Ademais, essa semelhança entre a escrita de Saramago e Lobo Antunes gerou certo estranhamento entre eles, mas a verdade é que, ambos com suas peculiaridades, marcaram a literatura portuguesa. Em questões ideológicas, José Saramago se uniu ao Partido Comunista Português em 1969 e sempre foi mais engajado. Em sua obra aqui estudada, lança uma crítica e uma reflexão sobre a pós-modernidade e como a sociedade está perdendo cada vez mais a capacidade de realmente observar a realidade. Nas palavras do autor, “Será que, neste tempo de violência e frivolidade, as ‘grandes questões’ continuam a roer a alma, ou o espírito, ou a inteligência (‘moer o juízo’ é uma expressão com muito mais força) daqueles que não querem conformar-se?”, trazendo à tona sua crítica. Lobo Antunes não era tão engajado politicamente quanto o escrito anterior. Sua família, inclusive, apoiava o governo de Salazar. Em meio a esse paradoxo em que viveu, refletiu suas indagações e questionamentos sobre a época da guerra em sua escrita.

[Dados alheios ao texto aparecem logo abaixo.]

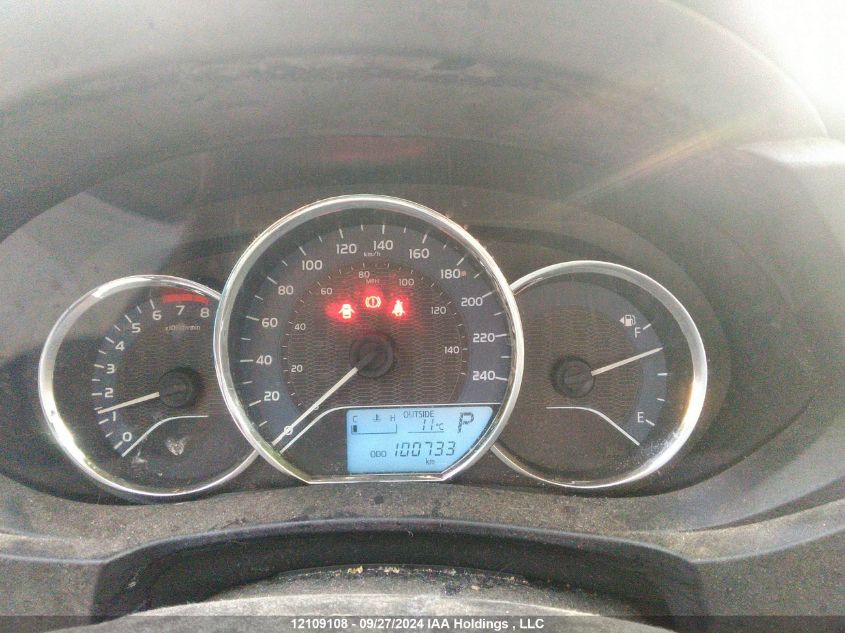 2014 Toyota Corolla L/Le/Le Pls/Prm/S/S Pls VIN: 2T1BURHE3EC222045 Lot: 12109108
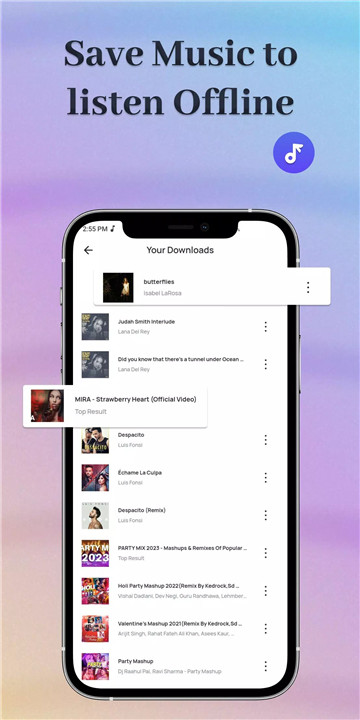 ViaMusic screenshot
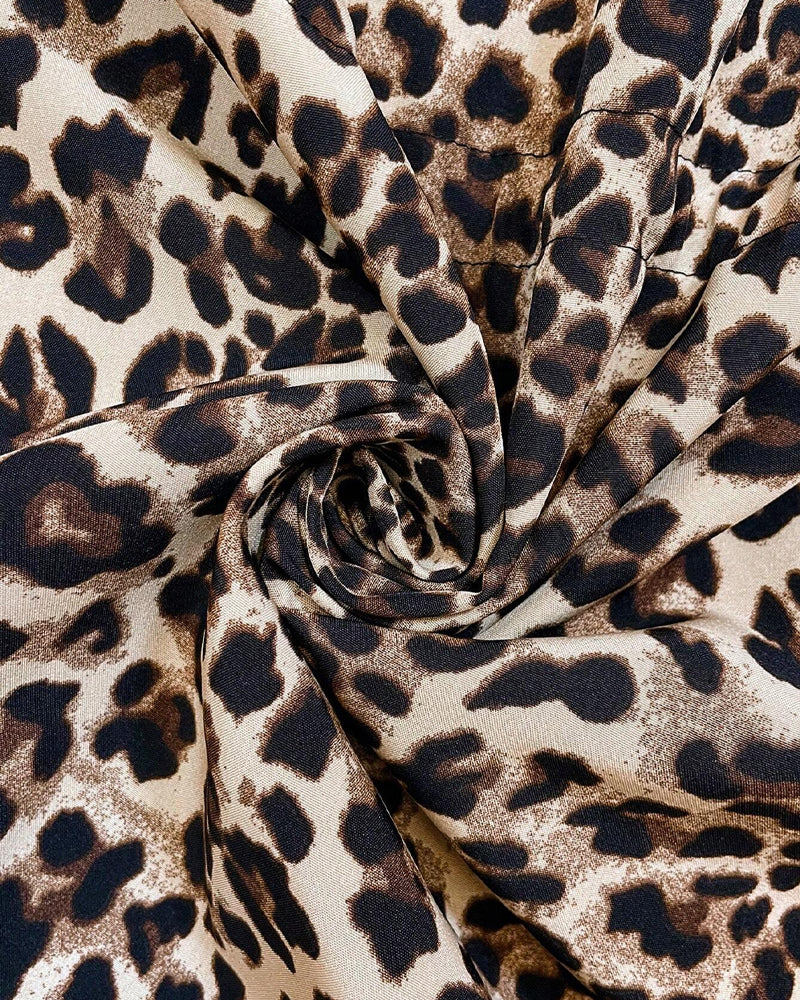 Deena | Reversible Hooded Coat with Leopard Print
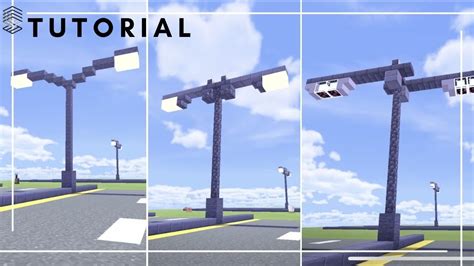 Minecraft - How to make Street Lights/Lampost // Lighting Infrastructure Tutorial #4 - YouTube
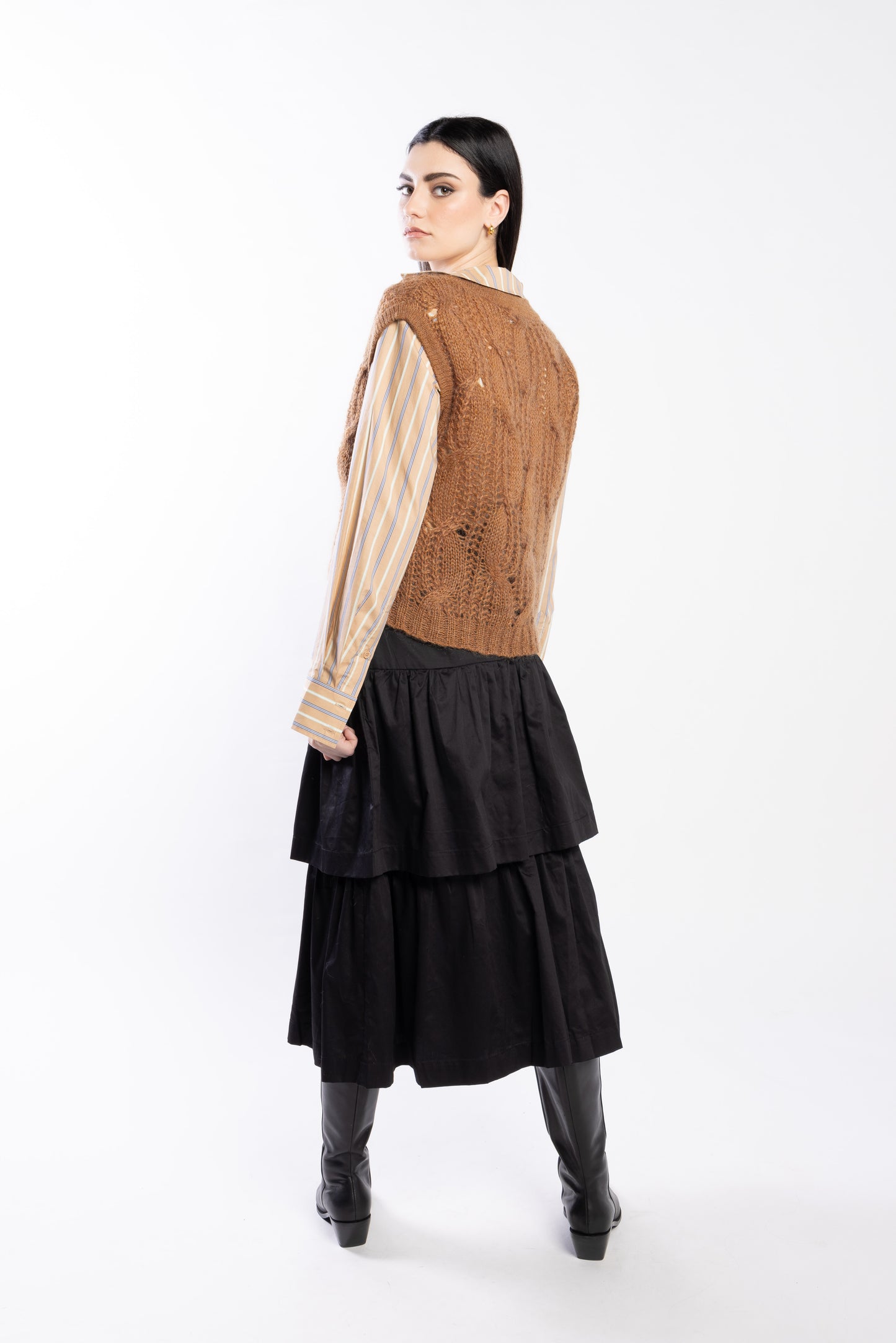 6057L - West Skirt - Black
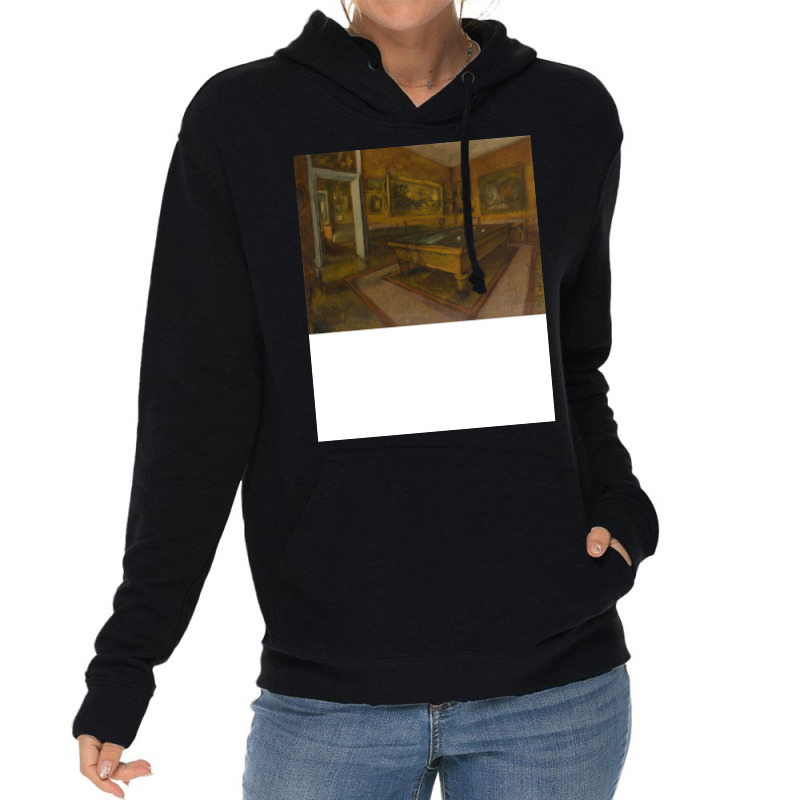 Billiard Room At Menil Hubert Lightweight Hoodie | Artistshot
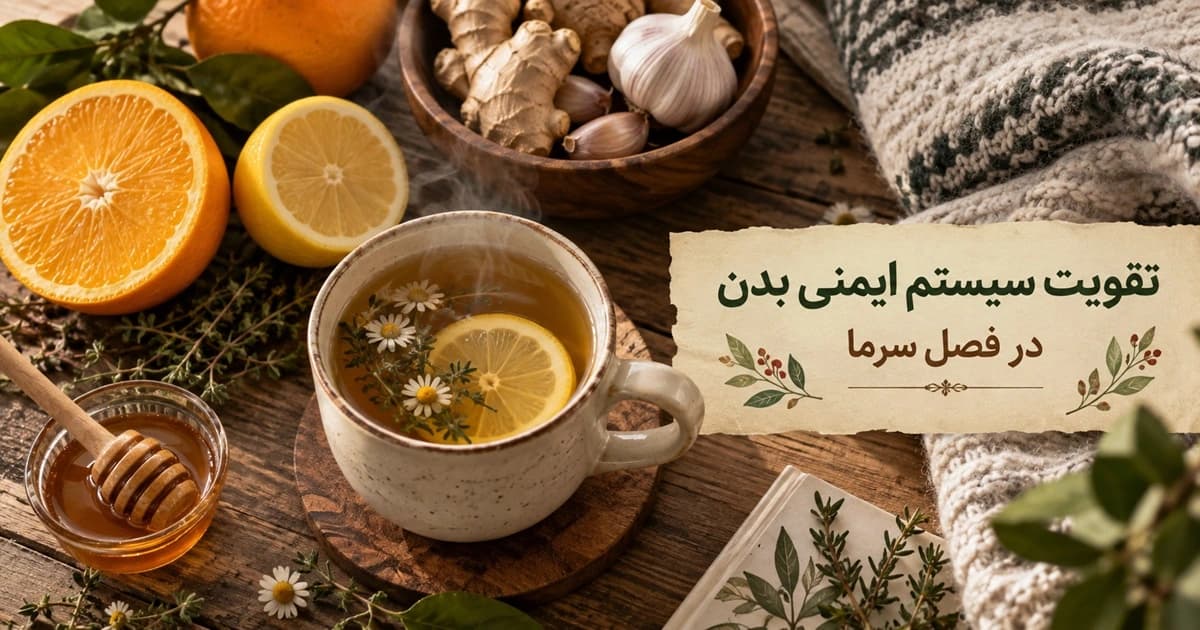 تقویت سیستم ایمنی بدن در فصل سرما + راهکار های پیشگیری از سرماخوردگی و آنفولانزا
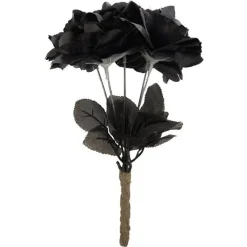 Women's Party Delights Women's<Black Rose Bouquet - 30Cm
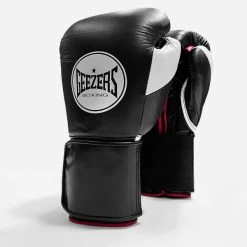 Geezers Halo Training/Sparring Boxing Gloves - Velcro -Boxing Equip Shop halo live images velcro black white red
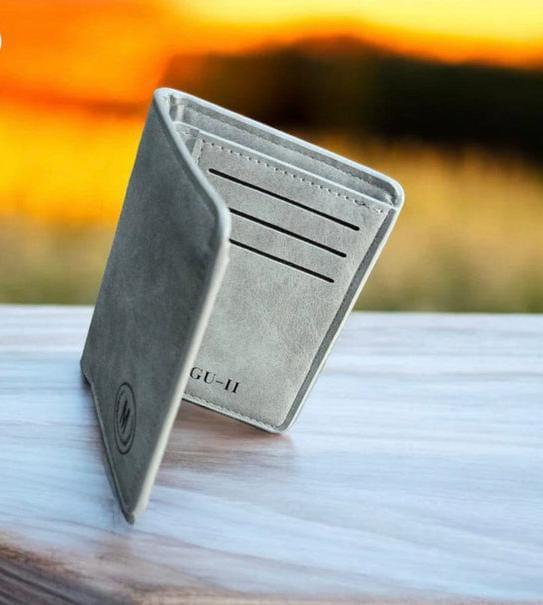 Premium Multicolor Leather Wallet – Minimalist Plain Design | Durable Genuine Leather Accessory for Everyday Carry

Entre diferenças, semelhanças, temáticas, assuntos, escritas e abordagens, esses dois autores concretizam-se e fazem o leitor pensar. Seria esse o grande objetivo da Literatura? Por fim, nas palavras de Lobo Antunes, “O que seria de nós, não é, se fôssemos, de fato, felizes?” (Antunes, 2014, p. 85). Essa literatura parece dilacerar, com a indagação, todas as veias e vísceras humanas, assim como essas obras dilaceraram.

 

REFERÊNCIAS

ANTUNES, A. L. Os cus de judas. Ed. 1. Rio de Janeiro: Alfaguara2014.

SARAMAGO, J. Ensaio sobre a cegueira. São Paulo: Companhia das Letras, 2017.